6. Do TWO of the following:

  • Transforming motion. Using common materials or a construction set, make a simple model that will demonstrate motion. Explain how the model uses basic mechanical elements like levers and inclined planes to demonstrate motion. Describe an example where this mechanism is used in a real product.
  • Using electricity. Make a list of 10 electrical appliances in your home. Find out approximately how much electricity each uses in one month. Learn how 93 to find out the amount and cost of electricity used in your home during periods of light and heavy use. List five ways to conserve electricity.
  • Understanding electronics. Using an electronic device such as a mobile telephone or portable digital media player, find out how sound travels from one location to another. Explain how the device was designed for ease of use, function, and durability.
  • Using materials. Do experiments to show the differences in strength and heat conductivity in wood, metal, and plastic. Discuss with your counselor what you have learned.
  • Converting energy. Do an experiment to show how mechanical, heat, chemical, solar, and/or electrical energy may be converted from one or more types of energy to another. Explain your results. Describe to your counselor what energy is and how energy is converted and used in your surroundings.
  • Moving people. Find out the different ways people in your community get to work. Make a study of traffic flow (number of vehicles and relative speed) in both heavy and light traffic periods.
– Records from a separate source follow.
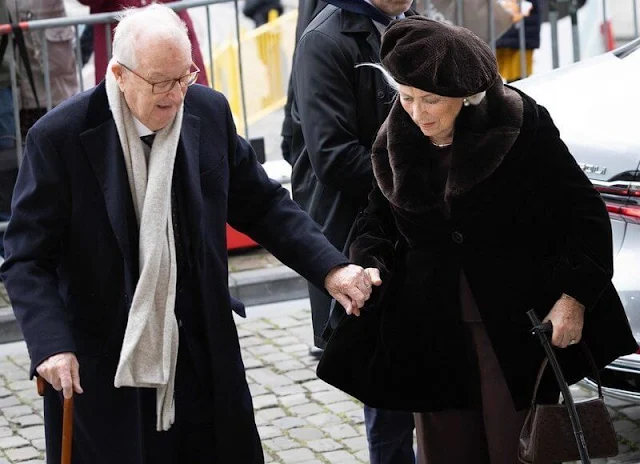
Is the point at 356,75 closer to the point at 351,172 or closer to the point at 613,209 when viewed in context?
the point at 351,172

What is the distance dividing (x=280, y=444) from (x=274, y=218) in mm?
→ 1813

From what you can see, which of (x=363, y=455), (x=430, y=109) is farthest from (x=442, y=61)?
(x=363, y=455)

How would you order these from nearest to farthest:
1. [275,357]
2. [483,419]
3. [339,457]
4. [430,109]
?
1. [430,109]
2. [483,419]
3. [339,457]
4. [275,357]

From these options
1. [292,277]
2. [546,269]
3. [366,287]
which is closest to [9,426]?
[292,277]

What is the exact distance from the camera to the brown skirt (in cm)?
399

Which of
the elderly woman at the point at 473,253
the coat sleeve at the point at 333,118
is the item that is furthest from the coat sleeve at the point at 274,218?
the coat sleeve at the point at 333,118

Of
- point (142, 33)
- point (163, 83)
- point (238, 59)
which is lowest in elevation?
point (238, 59)

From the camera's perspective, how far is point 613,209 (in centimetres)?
493

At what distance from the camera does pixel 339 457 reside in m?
5.59

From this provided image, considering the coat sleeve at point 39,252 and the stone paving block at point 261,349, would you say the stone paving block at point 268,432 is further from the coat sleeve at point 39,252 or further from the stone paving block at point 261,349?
the coat sleeve at point 39,252

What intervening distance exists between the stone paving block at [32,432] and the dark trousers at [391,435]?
1.68 meters

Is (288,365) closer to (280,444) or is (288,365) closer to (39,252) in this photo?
(280,444)

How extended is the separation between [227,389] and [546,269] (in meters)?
0.94

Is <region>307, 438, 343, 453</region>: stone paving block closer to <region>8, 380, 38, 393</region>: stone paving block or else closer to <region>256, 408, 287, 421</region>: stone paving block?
<region>256, 408, 287, 421</region>: stone paving block
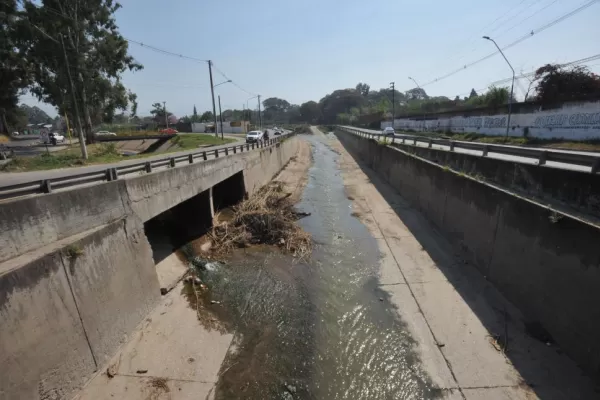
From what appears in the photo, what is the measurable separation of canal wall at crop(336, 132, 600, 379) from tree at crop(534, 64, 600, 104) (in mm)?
29980

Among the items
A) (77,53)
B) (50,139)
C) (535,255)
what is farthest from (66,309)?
(50,139)

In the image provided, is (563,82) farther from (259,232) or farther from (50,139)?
(50,139)

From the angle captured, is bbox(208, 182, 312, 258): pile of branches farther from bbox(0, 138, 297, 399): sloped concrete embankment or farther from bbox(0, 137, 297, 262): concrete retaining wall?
bbox(0, 138, 297, 399): sloped concrete embankment

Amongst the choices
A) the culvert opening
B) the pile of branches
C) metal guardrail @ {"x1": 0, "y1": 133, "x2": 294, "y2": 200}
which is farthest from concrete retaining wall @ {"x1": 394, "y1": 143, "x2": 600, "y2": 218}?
the culvert opening

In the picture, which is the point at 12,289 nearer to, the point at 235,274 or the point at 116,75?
the point at 235,274

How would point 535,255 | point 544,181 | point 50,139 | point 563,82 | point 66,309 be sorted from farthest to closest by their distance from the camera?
point 50,139
point 563,82
point 544,181
point 535,255
point 66,309

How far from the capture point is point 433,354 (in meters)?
8.30

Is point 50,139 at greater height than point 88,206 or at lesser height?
greater

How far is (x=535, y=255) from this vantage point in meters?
8.92

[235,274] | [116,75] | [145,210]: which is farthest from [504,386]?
[116,75]

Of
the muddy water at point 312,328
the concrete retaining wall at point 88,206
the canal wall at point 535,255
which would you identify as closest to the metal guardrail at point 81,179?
the concrete retaining wall at point 88,206

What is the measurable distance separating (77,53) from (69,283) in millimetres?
34768

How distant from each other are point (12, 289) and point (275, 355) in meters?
5.86

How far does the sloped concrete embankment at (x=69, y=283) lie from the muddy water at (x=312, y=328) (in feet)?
9.05
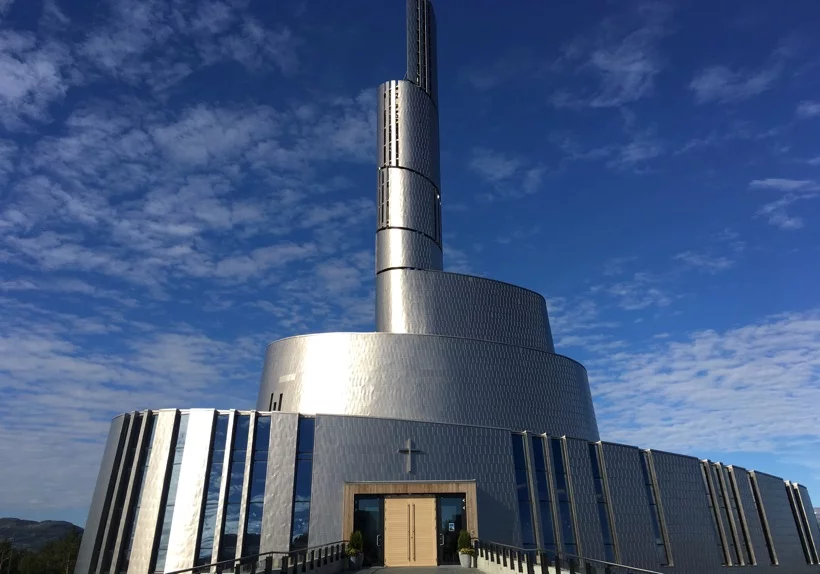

Discuss with your counselor what might be improved to make it easier for people in your community to get where they need to go.
  • Building an engineering project. Enter a project in a science or engineering fair or similar competition. (This requirement may be met by participation on an engineering competition project team.) Discuss with your counselor what your project demonstrates, the kinds of questions visitors to the fair asked you, and how well you were able to answer their questions.

7. Explain what it means to be a registered Professional Engineer (P.E.). Name the types of engineering work for which registration is most important.

8. Study the Engineer’s Code of Ethics. Explain how it is like the Scout Oath and Scout Law.

9. Find out about three career opportunities in engineering. Pick one and research the education, training, and experience required for this profession. Discuss this with your counselor, and explain why this profession might interest you.